___ Supplied records
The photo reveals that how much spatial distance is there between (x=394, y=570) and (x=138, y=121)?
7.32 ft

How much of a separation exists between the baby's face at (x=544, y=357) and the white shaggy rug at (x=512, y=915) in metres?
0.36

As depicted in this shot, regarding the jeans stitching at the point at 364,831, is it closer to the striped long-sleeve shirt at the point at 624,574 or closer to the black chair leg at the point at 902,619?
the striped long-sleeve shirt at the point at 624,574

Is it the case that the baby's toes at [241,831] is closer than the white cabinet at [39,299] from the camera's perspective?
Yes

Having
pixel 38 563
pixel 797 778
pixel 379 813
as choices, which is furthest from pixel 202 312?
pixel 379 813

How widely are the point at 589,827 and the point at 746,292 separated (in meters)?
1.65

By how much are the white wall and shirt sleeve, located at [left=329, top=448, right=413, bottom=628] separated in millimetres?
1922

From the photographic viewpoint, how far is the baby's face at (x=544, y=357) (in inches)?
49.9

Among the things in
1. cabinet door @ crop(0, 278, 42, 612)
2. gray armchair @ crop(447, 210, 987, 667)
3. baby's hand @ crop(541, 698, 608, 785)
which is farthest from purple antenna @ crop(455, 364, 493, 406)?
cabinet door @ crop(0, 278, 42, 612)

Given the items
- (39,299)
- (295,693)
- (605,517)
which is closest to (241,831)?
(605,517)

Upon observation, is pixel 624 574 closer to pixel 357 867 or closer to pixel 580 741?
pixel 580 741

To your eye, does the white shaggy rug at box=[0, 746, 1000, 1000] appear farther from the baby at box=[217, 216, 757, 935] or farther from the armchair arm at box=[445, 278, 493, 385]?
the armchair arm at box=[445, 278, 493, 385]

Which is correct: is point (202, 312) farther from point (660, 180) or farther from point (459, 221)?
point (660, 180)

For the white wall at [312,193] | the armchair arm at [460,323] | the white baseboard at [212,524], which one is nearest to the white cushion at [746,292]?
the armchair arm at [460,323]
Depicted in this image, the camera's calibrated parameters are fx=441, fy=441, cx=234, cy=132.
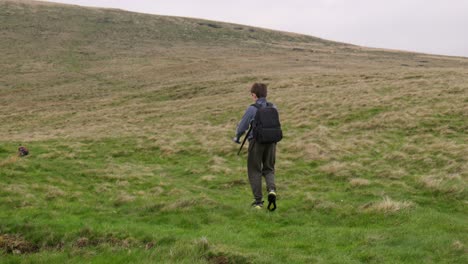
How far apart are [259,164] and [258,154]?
273mm

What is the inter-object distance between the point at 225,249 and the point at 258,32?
400ft

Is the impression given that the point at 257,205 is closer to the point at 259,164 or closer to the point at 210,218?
the point at 259,164

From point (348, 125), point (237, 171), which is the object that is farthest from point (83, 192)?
point (348, 125)

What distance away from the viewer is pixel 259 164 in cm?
1052

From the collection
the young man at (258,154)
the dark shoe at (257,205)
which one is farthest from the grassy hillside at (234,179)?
the young man at (258,154)

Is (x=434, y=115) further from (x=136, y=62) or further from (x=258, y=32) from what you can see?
(x=258, y=32)

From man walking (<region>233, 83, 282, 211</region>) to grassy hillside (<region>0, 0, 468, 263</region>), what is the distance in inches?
29.1

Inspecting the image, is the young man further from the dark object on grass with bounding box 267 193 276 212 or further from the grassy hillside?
the grassy hillside

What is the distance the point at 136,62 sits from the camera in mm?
73625

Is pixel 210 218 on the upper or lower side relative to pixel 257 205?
lower

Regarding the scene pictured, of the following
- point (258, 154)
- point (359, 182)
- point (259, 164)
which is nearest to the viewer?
point (258, 154)

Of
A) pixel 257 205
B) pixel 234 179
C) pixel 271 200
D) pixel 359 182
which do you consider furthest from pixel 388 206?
pixel 234 179

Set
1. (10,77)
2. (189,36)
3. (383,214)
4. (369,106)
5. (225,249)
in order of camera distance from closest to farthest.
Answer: (225,249)
(383,214)
(369,106)
(10,77)
(189,36)

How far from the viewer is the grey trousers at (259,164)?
1038 cm
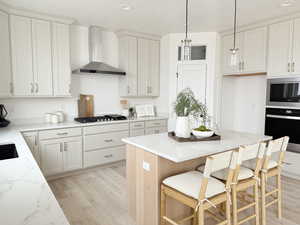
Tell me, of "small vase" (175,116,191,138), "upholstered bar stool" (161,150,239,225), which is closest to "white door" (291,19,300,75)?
"small vase" (175,116,191,138)

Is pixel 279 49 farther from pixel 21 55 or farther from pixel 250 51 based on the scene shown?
pixel 21 55

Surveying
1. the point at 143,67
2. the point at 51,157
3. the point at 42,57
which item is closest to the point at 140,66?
the point at 143,67

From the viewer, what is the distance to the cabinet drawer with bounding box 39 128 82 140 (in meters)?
3.27

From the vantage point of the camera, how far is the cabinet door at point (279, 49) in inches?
135

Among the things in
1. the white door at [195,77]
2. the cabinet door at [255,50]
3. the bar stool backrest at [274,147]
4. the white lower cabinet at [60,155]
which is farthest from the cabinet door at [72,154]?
the cabinet door at [255,50]

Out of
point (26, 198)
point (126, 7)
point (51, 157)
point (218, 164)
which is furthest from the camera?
point (51, 157)

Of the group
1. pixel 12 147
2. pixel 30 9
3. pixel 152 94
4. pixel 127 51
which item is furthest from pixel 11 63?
pixel 152 94

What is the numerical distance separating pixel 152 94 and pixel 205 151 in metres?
3.03

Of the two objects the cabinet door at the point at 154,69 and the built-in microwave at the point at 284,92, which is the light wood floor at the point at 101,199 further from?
the cabinet door at the point at 154,69

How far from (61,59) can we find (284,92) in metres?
3.69

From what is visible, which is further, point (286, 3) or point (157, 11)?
point (157, 11)

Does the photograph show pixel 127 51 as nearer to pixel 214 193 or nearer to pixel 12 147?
pixel 12 147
______
§ **Task description**:
Locate the line that contains "Is pixel 279", then please quote it and every line after it to the end of the entries above, exactly and with nothing else.

§ **Exercise result**:
Is pixel 279 49 farther from pixel 21 55 or farther from pixel 250 51 based on the scene shown?
pixel 21 55

Surveying
1. the point at 143,67
2. the point at 51,157
3. the point at 42,57
which item is closest to the point at 140,66?
the point at 143,67

From the viewer, what is the distance to the cabinet drawer with bounding box 39 128 82 140 (in meters)?
3.27

From the vantage point of the camera, how far is the cabinet door at point (279, 49) in inches?
135

Among the things in
1. the white door at [195,77]
2. the cabinet door at [255,50]
3. the bar stool backrest at [274,147]
4. the white lower cabinet at [60,155]
which is farthest from the cabinet door at [72,154]?
the cabinet door at [255,50]

Out of
point (26, 198)
point (126, 7)
point (51, 157)
point (218, 164)
which is furthest from the camera?
point (51, 157)

Of the group
1. pixel 12 147
2. pixel 30 9
3. pixel 152 94
4. pixel 127 51
which item is furthest from pixel 11 63?
pixel 152 94

What is the numerical distance separating pixel 152 94 and pixel 205 151 in metres?
3.03

Of the two objects the cabinet door at the point at 154,69 and the built-in microwave at the point at 284,92, which is the light wood floor at the point at 101,199 further from?
the cabinet door at the point at 154,69

How far from (61,59) can we find (284,92) in metres?
3.69

From what is visible, which is further, point (286, 3) or point (157, 11)?
point (157, 11)

Does the photograph show pixel 127 51 as nearer to pixel 214 193 or nearer to pixel 12 147?
pixel 12 147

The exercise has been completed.